Michael is expected to cause as much as $16 billion in damage after coming ashore near Mexico Beach, Florida. About 300,000 homes and businesses in three states have lost power, according to U.S. Department of Energy, regional ports were closed and almost 300 flights have been canceled. The storm also shut-in 42 percent of oil and 32 percent of natural gas production in the Gulf of Mexico.
An estimated 325,000 Floridians were urged or ordered to evacuate, Brad Kieserman, vice president of disaster services operations and logistics for the Red Cross, said in a media briefing Wednesday. Only 5,000 or so have showed up at shelters, suggesting that a large number of people ignored officials’ advice, he said.
“It didn’t give anyone time to do much,” Kieserman said, referring to the storm.
Jeff Byard, the Federal Emergency Management Agency’s associate administrator for response and recovery, offered another explanation: People who survived previous storms without evacuating sometimes assume they’ll be able to do so again.

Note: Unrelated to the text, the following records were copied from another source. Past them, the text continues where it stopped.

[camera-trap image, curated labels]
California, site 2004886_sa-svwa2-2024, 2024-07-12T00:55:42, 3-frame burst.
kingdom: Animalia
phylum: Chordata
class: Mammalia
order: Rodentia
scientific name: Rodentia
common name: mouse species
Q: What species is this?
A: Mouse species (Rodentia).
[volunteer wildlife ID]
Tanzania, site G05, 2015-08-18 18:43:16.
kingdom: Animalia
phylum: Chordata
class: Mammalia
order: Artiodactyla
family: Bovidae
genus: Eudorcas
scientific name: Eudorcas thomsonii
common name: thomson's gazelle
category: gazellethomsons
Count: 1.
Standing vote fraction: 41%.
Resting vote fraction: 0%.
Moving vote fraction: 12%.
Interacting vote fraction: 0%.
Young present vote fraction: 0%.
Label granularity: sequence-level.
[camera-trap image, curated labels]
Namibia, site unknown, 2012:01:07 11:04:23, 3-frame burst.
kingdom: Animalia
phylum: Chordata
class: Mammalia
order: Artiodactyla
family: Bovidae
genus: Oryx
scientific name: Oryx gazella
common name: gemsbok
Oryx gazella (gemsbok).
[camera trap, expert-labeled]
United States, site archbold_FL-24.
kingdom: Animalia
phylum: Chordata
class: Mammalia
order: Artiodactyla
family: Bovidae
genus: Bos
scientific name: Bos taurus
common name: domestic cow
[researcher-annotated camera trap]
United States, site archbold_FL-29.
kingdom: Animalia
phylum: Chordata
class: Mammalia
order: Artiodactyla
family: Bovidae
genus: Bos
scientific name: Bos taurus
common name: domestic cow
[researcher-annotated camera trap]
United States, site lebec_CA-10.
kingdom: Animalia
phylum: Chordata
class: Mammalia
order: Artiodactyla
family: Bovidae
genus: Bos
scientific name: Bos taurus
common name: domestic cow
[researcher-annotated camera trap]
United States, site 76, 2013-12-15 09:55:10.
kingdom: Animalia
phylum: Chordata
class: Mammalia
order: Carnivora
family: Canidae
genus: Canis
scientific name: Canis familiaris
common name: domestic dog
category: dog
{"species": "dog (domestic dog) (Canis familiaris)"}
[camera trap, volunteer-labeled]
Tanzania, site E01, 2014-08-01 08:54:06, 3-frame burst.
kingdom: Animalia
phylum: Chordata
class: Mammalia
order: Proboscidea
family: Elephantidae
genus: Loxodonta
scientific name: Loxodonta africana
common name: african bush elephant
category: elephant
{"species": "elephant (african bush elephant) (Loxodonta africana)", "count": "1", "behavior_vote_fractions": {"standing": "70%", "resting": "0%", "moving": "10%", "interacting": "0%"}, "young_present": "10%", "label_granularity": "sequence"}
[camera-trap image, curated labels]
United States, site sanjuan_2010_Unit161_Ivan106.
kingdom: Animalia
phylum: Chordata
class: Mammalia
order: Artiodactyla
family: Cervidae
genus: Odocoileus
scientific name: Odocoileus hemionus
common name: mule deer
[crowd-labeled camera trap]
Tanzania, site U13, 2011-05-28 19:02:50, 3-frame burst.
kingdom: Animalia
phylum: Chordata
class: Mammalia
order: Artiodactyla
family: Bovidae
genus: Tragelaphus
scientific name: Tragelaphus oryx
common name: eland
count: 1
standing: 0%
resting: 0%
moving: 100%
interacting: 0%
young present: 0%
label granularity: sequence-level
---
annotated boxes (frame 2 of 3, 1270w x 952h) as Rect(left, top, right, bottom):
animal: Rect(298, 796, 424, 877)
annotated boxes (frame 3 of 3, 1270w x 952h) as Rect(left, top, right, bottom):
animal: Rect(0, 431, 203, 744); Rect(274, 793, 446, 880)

Michael is the strongest storm to hit the mainland since Andrew’s 165 mile-per-hour winds in 1992. The other storms to surpass Michael were Camille in 1969 and the Labor Day storm in 1935. Maria in 2018 was virtually identical to Michael with 155 mile-per-hour winds when it hit the island of Puerto Rico.
Tyndall Air Force Base near Panama City, Florida sustained "extensive damage" after taking a "direct hit" from Hurricane Michael, the base said on its Facebook page.
"The storm brought down trees and power lines. It removed roofs from buildings and caused significant structural damage," the base said, adding the condition of runways were unknown. No deaths were reported, according to the post.
Last month’s Hurricane Florence had winds of as much as 137 miles per hour off the U.S. coast, but dropped in intensity prior to the storm’s landfall in the Carolinas. Now known more for its rains than the strength of its winds, Florence caused devastating floods, killed at least 39 and caused about $45 billion in estimated damages.
Michael, hitting in a less populated area, is “a different monster than Florence,” said AccuWeather’s Rathbun. Rather than lingering in one region as Florence did, inundating the Carolinas with rain, Michael is expected to race north to Georgia by Thursday, and reach the coast of Massachusetts by the weekend, he said.